[Dataset entries]
------------------------------------
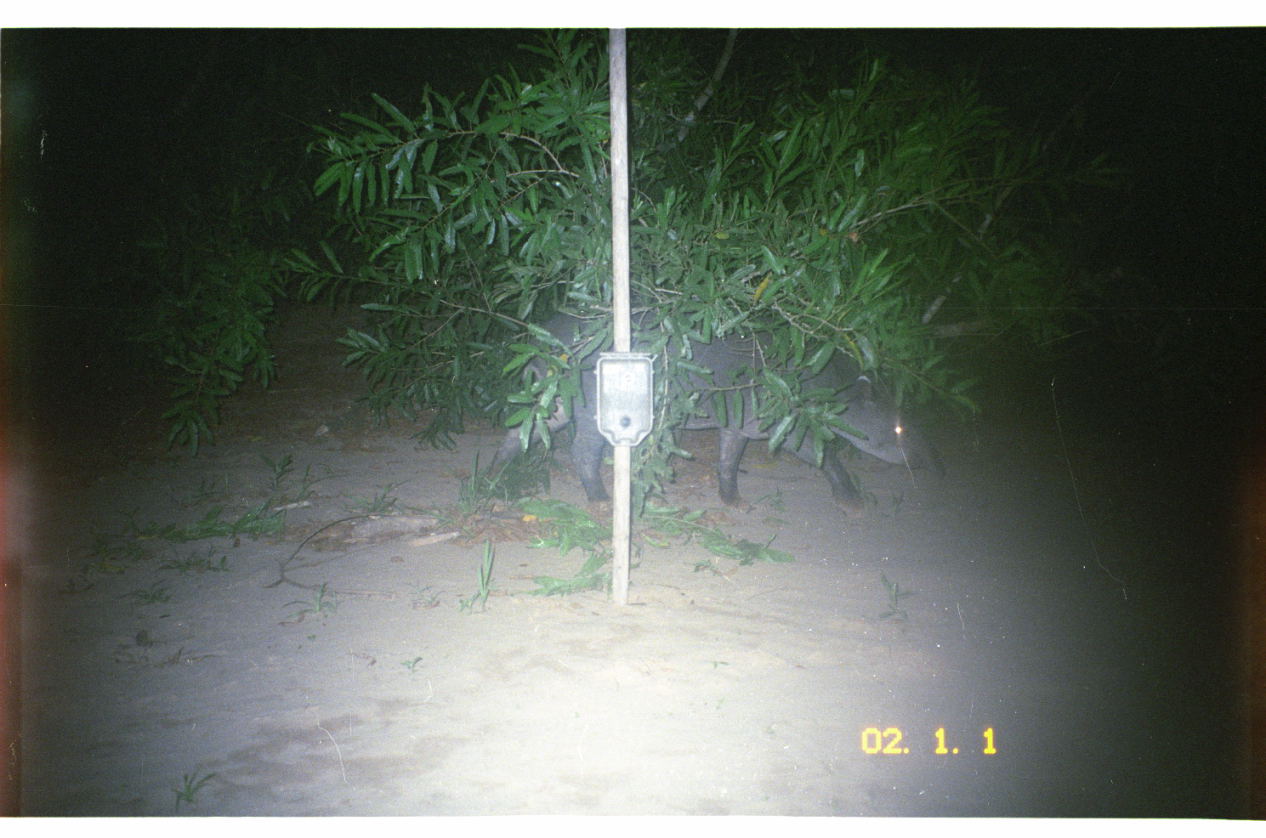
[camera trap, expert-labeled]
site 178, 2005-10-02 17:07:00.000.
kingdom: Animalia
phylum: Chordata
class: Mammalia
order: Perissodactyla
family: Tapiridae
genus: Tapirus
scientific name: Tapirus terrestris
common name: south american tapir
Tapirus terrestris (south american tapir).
------------------------------------
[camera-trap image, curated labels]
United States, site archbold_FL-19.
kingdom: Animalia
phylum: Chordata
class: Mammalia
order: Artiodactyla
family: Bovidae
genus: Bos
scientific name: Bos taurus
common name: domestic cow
------------------------------------
§ **Work task**
Please transcribe exactly the lines above from the line that has "United States, site archbold_FL-19." up to and including the line that has "common name: domestic cow"; no other line belongs in the answer.

§ **Output**
United States, site archbold_FL-19.
kingdom: Animalia
phylum: Chordata
class: Mammalia
order: Artiodactyla
family: Bovidae
genus: Bos
scientific name: Bos taurus
common name: domestic cow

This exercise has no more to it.